Rotating to the maximum correlated space

Hi All

This week an extension to principle component analysis is described. This has nothing to do with Bayesian Statistics in anyway. The idea came to me a few months ago and I have found it quite useful since then.

Principle components analysis is a way of rotating a cloud of data to its eigen vectors in order of the size of their corresponding eigen values. In general this a good way to visualize high dimensional data as the maximum data variance is kept at the selected level of dimension reduction.

My extension is to rotate the data to the dimension that maximize correlation with a known ranking vector (R).  For example I am almost always interested in how much money users have spent in my Games. So instead of rotating the cloud of game data to the vectors that have maximum variance I would like to rotate the data to the set of orthogonal vectors that have maximum correlation with each user’s spend.

Mathematically this quite simple instead of “arg-max-ing({\bf w}^t X^t X {\bf w}) / ({\bf w}^t {\bf w})   for {\bf w} the arg-max of  ({\bf w}^t [X^t R] [X^t R]^t {\bf w}) / ({\bf w}^t {\bf w})   is found. That is the X^t X is center multiplied by R R^t .
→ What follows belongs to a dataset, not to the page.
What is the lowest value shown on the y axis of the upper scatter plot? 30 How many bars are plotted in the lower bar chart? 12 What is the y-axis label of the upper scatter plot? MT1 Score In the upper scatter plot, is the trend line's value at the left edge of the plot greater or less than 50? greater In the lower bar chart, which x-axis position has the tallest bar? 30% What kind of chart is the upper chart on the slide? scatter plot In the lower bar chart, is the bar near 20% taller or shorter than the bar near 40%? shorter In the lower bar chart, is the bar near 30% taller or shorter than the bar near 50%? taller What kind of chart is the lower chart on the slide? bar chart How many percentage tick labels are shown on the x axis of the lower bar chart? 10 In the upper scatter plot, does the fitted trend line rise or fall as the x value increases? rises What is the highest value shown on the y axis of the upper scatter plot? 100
The noted racist and tobacco company flunky showed that the eigen vectors of the center matrix (e.g., X^tX ) are the solution set for problems of this class.

That’s it, tune in next time for Bayesian Neural Networks!

P.S. I have not appened any code because this is simply an application of the “eigen” function in r (i.e. “eigen(t(X)%*%X)” gives you basically the whole thing!)